Small units are easy to test because they are highly cohesive, have a low number of dependencies, and are therefore not tightly coupled with anything else. If it is hard to test, likely your problem is one or all of these three metrics. This is true at the micro (functions,classes) and macro level (services, components, APIs) . The complexity of your unit tests is directly correlated with how good your code is on these metrics. Low amount of dependencies means you don’t have to mock/fake a lot of things, low complexity means you only have a handful of code paths to worry about. Low amount of lines of code means the unit you are testing is small and the amount of test code you need to test it is equally small.

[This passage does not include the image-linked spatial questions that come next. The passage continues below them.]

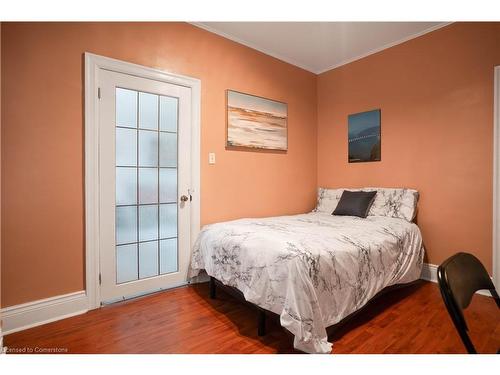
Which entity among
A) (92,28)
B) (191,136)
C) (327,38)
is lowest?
(191,136)

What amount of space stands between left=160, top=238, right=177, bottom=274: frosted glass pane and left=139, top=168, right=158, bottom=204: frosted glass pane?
436 mm

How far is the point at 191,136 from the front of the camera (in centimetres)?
268

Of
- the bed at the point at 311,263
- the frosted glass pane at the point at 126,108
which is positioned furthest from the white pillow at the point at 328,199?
the frosted glass pane at the point at 126,108

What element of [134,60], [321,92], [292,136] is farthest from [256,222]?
[321,92]

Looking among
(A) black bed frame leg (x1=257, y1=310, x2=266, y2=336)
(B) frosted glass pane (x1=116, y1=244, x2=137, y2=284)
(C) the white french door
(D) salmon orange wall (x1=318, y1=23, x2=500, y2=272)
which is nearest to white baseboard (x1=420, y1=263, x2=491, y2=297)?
(D) salmon orange wall (x1=318, y1=23, x2=500, y2=272)

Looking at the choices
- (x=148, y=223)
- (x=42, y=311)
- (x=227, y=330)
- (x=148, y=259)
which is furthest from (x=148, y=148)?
(x=227, y=330)

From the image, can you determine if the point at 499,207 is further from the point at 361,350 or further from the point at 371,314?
the point at 361,350

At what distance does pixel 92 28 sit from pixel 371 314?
3.21 m

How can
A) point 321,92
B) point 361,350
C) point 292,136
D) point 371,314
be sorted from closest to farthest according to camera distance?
point 361,350 → point 371,314 → point 292,136 → point 321,92

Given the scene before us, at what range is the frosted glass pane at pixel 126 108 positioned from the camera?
228 cm

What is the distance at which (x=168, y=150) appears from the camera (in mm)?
2562

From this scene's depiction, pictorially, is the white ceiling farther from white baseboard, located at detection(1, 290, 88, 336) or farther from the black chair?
white baseboard, located at detection(1, 290, 88, 336)

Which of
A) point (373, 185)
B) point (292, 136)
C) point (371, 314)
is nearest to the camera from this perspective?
point (371, 314)

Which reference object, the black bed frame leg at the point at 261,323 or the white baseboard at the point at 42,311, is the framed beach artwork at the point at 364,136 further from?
the white baseboard at the point at 42,311
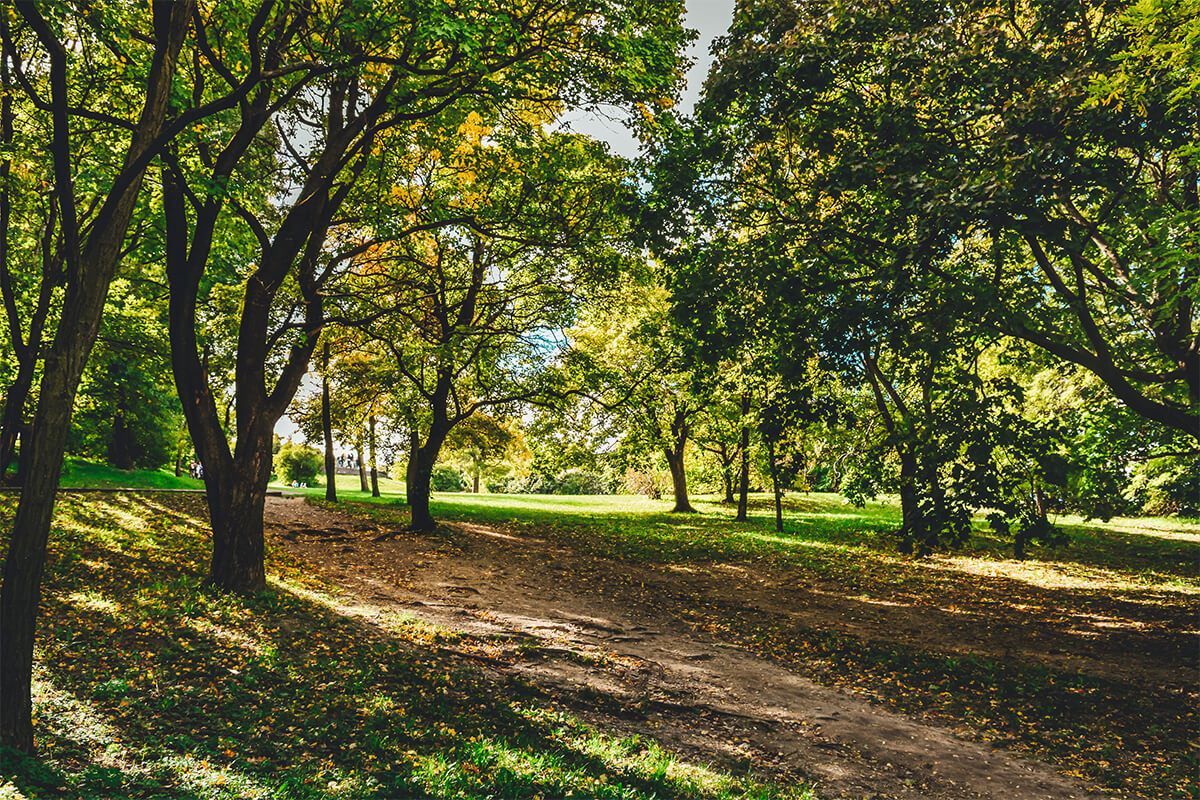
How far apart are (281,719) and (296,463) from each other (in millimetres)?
45537

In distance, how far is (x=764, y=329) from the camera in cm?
1076

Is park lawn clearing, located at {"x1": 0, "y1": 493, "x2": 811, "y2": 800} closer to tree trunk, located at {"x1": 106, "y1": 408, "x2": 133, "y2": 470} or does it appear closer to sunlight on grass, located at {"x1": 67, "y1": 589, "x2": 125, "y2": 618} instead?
sunlight on grass, located at {"x1": 67, "y1": 589, "x2": 125, "y2": 618}

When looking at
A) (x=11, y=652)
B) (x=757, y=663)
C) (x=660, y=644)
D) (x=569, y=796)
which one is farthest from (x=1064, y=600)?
(x=11, y=652)

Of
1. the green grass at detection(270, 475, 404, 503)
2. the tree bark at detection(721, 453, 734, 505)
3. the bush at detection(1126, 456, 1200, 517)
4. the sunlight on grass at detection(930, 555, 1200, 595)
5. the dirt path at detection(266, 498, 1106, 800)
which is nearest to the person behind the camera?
the dirt path at detection(266, 498, 1106, 800)

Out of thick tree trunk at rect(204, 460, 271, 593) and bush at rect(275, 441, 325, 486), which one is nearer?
thick tree trunk at rect(204, 460, 271, 593)

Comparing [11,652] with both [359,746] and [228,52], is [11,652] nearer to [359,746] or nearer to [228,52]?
[359,746]

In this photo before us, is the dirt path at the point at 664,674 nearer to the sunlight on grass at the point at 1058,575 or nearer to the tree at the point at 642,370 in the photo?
the tree at the point at 642,370

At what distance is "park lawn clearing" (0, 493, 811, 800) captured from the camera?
14.3 feet

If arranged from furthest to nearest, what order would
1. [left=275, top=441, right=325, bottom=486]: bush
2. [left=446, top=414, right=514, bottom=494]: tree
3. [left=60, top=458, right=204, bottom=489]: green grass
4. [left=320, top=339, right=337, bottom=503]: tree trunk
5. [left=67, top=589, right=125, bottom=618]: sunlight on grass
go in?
[left=275, top=441, right=325, bottom=486]: bush
[left=446, top=414, right=514, bottom=494]: tree
[left=60, top=458, right=204, bottom=489]: green grass
[left=320, top=339, right=337, bottom=503]: tree trunk
[left=67, top=589, right=125, bottom=618]: sunlight on grass

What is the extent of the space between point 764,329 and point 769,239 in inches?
63.1

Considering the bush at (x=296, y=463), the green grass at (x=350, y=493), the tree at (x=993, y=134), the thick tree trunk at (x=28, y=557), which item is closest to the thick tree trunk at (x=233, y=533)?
the thick tree trunk at (x=28, y=557)

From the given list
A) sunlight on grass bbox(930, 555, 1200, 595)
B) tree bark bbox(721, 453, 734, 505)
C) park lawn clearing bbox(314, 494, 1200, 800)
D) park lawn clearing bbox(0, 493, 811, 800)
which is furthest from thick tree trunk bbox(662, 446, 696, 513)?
park lawn clearing bbox(0, 493, 811, 800)

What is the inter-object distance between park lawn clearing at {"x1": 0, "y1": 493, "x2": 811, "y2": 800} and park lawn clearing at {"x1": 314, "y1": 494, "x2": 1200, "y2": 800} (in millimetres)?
3714

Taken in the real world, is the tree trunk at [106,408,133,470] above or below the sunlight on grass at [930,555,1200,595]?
above
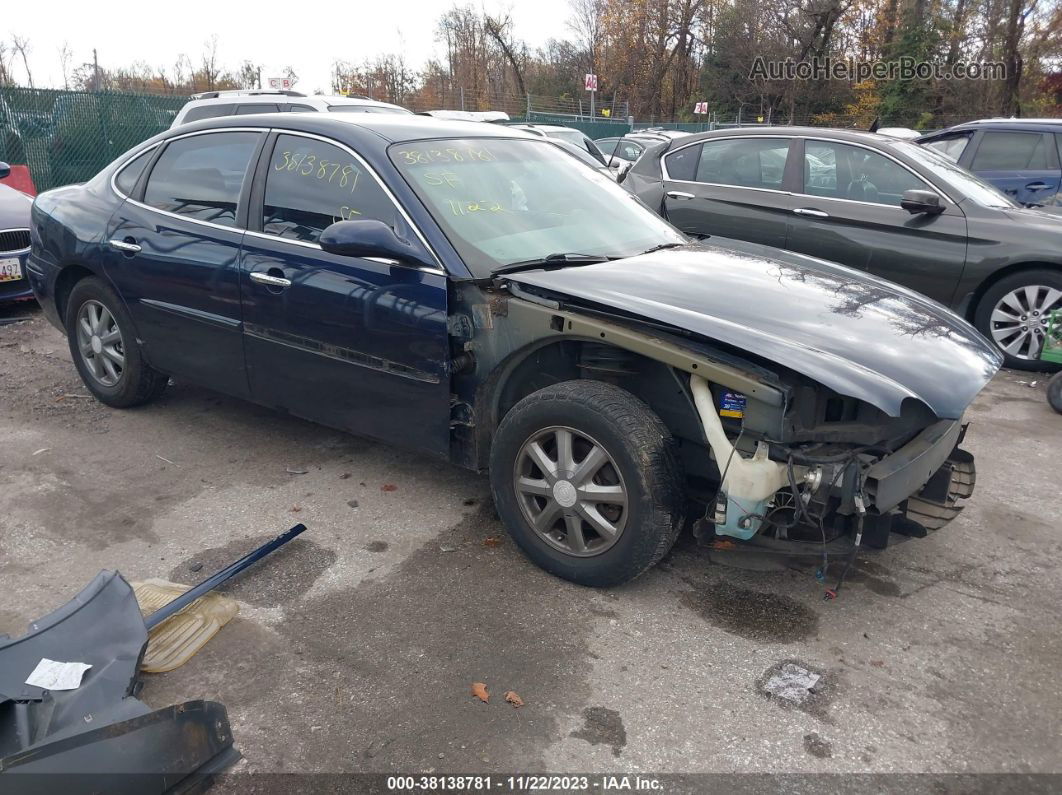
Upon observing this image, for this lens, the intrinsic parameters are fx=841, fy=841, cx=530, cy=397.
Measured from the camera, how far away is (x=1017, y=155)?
903 cm

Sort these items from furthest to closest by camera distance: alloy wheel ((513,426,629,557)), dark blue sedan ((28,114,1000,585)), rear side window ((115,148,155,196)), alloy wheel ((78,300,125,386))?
1. alloy wheel ((78,300,125,386))
2. rear side window ((115,148,155,196))
3. alloy wheel ((513,426,629,557))
4. dark blue sedan ((28,114,1000,585))

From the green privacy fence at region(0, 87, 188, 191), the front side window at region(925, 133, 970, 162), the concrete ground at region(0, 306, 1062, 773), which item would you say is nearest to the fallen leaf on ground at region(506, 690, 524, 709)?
the concrete ground at region(0, 306, 1062, 773)

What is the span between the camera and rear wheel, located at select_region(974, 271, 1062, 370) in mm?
6066

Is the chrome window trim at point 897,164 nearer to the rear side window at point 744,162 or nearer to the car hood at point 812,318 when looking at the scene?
the rear side window at point 744,162

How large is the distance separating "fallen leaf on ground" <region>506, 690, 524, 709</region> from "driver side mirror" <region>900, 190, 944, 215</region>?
504cm

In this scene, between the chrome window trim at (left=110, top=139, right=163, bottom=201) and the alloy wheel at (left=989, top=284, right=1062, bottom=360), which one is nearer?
the chrome window trim at (left=110, top=139, right=163, bottom=201)

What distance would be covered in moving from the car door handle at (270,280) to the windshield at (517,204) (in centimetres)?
74

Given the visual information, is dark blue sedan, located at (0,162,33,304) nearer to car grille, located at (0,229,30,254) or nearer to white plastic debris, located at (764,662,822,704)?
car grille, located at (0,229,30,254)

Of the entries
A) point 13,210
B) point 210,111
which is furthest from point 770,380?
point 210,111

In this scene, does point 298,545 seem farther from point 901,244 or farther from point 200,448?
point 901,244

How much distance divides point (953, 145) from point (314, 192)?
27.5ft

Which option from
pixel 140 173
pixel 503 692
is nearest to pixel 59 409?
pixel 140 173

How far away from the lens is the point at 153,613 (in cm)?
296

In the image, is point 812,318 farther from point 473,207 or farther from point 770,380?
point 473,207
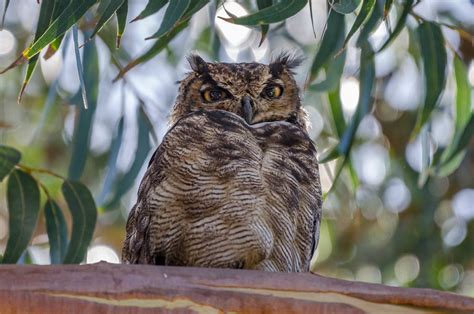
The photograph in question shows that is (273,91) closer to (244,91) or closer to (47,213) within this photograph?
A: (244,91)

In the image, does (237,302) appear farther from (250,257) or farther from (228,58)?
(228,58)

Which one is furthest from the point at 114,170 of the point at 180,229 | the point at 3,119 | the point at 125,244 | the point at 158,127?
the point at 3,119

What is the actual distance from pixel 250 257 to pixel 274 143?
432mm

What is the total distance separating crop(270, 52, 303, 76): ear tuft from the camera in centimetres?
392

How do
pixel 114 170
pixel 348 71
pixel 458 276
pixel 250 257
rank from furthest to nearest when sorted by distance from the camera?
pixel 458 276 < pixel 348 71 < pixel 114 170 < pixel 250 257

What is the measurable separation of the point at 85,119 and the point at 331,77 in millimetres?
1060

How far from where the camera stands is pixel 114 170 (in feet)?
14.0

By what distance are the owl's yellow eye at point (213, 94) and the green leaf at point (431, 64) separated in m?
0.80

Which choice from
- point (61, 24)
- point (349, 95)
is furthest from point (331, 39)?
point (61, 24)

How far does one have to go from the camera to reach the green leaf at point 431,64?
401cm

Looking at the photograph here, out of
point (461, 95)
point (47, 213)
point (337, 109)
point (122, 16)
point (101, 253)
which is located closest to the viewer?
point (122, 16)

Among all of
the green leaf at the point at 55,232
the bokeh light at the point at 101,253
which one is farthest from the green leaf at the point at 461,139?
the bokeh light at the point at 101,253

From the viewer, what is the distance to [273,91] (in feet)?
12.5

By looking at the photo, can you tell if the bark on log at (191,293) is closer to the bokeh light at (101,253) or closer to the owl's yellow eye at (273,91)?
the owl's yellow eye at (273,91)
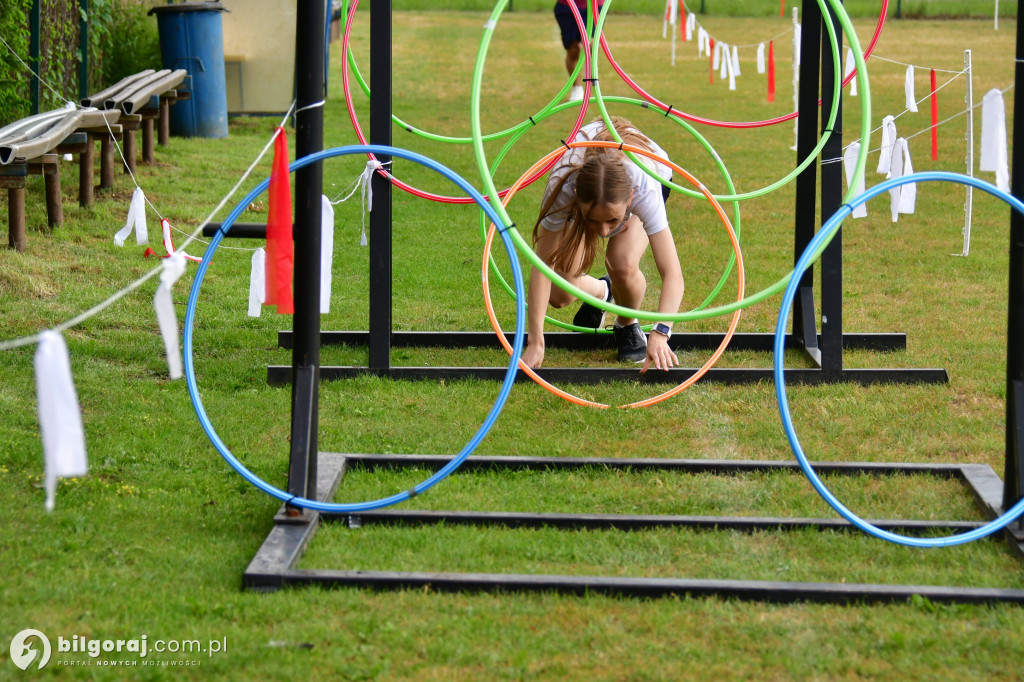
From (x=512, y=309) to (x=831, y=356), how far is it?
195 cm

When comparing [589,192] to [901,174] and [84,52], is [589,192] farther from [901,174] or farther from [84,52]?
[84,52]

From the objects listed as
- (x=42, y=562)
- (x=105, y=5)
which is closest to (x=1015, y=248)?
(x=42, y=562)

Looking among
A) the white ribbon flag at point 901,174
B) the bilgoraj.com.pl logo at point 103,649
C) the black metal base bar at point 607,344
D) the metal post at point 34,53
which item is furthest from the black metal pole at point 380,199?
the metal post at point 34,53

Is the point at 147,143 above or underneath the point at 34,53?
underneath

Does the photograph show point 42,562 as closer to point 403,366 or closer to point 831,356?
point 403,366

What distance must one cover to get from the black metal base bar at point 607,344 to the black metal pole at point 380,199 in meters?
0.61

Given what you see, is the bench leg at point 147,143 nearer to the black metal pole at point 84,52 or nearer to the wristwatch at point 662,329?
the black metal pole at point 84,52

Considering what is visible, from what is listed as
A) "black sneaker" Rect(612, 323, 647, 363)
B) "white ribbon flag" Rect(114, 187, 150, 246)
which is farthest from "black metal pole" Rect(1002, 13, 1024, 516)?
"white ribbon flag" Rect(114, 187, 150, 246)

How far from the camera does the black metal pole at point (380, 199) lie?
491 centimetres

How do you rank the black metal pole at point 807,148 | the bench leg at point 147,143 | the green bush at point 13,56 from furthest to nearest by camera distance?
1. the bench leg at point 147,143
2. the green bush at point 13,56
3. the black metal pole at point 807,148

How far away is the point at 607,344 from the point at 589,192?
4.39 ft

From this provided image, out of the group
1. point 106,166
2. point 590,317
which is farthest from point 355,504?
point 106,166

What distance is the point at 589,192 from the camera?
4684mm

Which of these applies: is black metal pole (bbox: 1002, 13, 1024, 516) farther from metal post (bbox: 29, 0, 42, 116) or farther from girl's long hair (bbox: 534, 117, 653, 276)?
metal post (bbox: 29, 0, 42, 116)
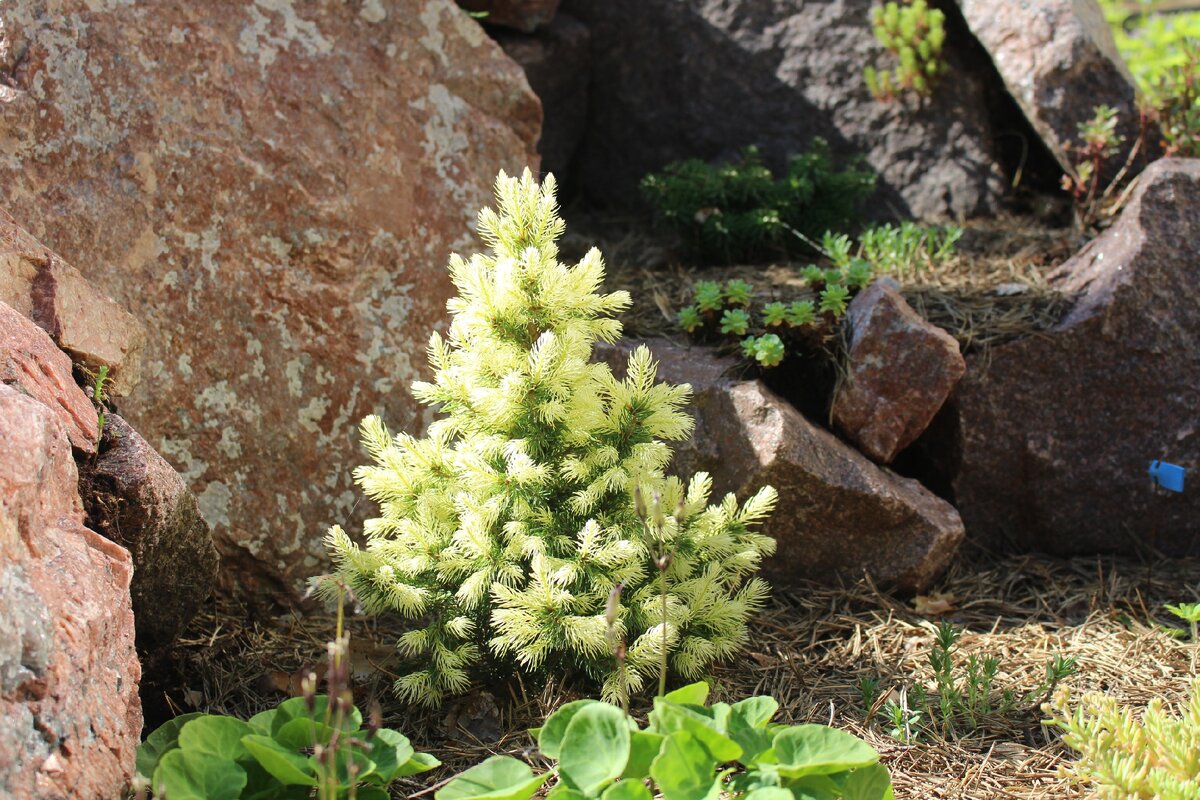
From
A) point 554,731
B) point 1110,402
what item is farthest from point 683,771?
point 1110,402

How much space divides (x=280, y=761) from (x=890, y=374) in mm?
2116

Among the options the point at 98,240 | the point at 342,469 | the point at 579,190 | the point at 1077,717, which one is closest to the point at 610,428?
the point at 342,469

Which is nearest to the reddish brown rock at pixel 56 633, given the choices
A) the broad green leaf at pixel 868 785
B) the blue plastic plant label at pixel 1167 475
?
the broad green leaf at pixel 868 785

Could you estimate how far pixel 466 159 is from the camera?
3.50m

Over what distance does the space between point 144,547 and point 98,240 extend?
0.98 metres

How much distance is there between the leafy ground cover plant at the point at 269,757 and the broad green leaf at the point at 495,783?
14 centimetres

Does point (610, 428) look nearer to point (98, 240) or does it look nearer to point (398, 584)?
point (398, 584)

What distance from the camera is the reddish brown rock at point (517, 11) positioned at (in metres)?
4.59

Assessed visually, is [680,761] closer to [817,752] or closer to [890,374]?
[817,752]

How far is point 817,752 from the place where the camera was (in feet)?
6.66

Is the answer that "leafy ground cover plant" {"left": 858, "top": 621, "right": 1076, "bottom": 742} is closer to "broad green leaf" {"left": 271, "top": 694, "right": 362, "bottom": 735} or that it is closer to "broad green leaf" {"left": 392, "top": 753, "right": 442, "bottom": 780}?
"broad green leaf" {"left": 392, "top": 753, "right": 442, "bottom": 780}

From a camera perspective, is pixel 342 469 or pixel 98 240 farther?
pixel 342 469

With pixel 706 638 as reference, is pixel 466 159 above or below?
above

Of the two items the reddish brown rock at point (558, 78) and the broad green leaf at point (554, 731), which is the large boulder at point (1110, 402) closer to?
the broad green leaf at point (554, 731)
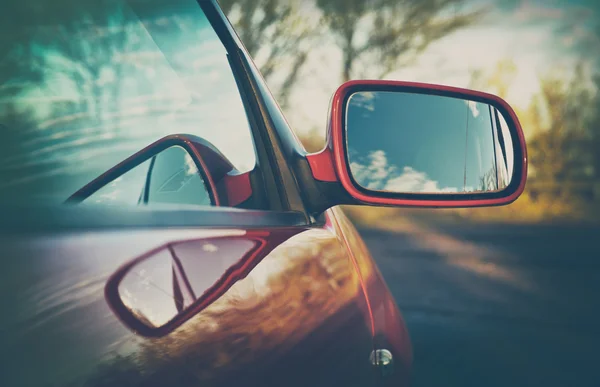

Having good unit tests means you don’t have to repeat what they are testing in your integration tests. This frees you up to write better integration tests that test stuff that isn’t easy to unit test. So having an integration test that asserts an algorithm is doing what it should be doing is waste of time. Algorithms are much easier to test with unit tests.

Test performance matters

Speed matters. You don’t want to wait any longer to find out that you broke something than strictly necessary. I’m really happy with test performance at Inbot but it wasn’t so always. We can introduce a change and have it in production in 15 minutes. During this time it goes through full CI, deploys to our testing environment, we do the pull request to our production branch, which is picked up by our CI again and deployed. About half of the time we spend polling amazon. But the best part is that we find out in under 3 minutes whether any tests are broken. So, the probability of finding issues drops off rapidly throughout the process. We trust our CI and deployment well enough that we do this multiple times per day, even for small changes. Time to market matters and waiting for tests should not be dominating the time it takes.

I’ve been on projects with flaky, slow test suites. Inevitably that becomes the main problem to fix before you can make meaningful progress. A slow, flaky test suite can really suck the joy out of a team. Fighting a whole afternoon to get tests to go green after they go red for no good reason is neither fun nor productive. If that’s a regular thing in your life, consider the above as some friendly advice on fixing that.